21/09/11

O sintoma

É revelador o tempo que David Lodge dispensa ao elogio dos escritores que conseguem criar personagens de carne e osso, mais próximas das pessoas do que a própria realidade nos permite estar. Do romance clássico de Jane Austen ao modernista James Joyce, acabando no pós-modernista Martin Amis, a análise que é feita parte sempre da capacidade que o romancista tem de revelar a consciência, o eu, das personagens.
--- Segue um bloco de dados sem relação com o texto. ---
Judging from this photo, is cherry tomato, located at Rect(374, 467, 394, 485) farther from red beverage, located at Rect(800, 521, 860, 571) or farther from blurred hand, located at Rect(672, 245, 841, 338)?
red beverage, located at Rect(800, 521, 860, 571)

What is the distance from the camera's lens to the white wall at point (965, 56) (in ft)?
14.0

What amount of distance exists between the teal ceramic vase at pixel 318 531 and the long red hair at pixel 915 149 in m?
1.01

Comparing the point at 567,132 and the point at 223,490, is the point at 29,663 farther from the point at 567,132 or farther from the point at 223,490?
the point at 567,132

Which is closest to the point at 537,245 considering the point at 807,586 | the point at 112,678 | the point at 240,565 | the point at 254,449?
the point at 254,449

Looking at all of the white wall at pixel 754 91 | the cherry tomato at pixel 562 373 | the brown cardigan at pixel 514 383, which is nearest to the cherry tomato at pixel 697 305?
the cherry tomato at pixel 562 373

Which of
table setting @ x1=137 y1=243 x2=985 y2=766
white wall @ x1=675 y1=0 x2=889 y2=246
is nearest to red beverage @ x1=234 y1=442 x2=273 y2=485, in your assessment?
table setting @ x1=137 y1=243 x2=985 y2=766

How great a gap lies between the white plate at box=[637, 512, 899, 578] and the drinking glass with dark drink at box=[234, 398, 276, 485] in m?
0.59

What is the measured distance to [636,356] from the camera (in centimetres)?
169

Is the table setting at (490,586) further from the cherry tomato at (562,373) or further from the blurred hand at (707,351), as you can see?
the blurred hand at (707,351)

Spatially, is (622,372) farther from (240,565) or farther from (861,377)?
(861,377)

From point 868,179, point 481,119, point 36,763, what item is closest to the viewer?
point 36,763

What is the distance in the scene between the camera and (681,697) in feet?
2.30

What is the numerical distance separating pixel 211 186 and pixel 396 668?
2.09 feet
Se a bitola - de resto, toda a crítica anglo-saxónica repousa neste modelo - fosse aplicada aos romances de autores portugueses, viríamos a descobrir que desde o Modernismo - ou ainda antes, desde Eça - não existem verdadeiras personagens, antes tipos ou, na melhor das hipóteses, projecções do eu do autor. Da burguesia de Jorge de Sena às massas proletárias dos neo-realistas, das personagens conceptuais de Carlos de Oliveira aos bonecos do ventríloquo José Saramago, culminando no Lobo Antunes atomizado, que consegue, ao longo de dezenas de livros, inventar (?) personagens que falam e pensam sempre da mesma maneira, são poucos os escritores que escapam. José Cardoso Pires, Agustina, Mário de Carvalho, Mário Cláudio, mais um ou outro esporadicamente. E a nova geração parece ter aprendido as lições erradas - à excepção de Gonçalo M. Tavares. É raro o escritor português que domine o estilo indirecto livre - e é este o sintoma que denuncia a doença. 
Precisamos  de voltar a ler os clássicos, desta vez como deve ser.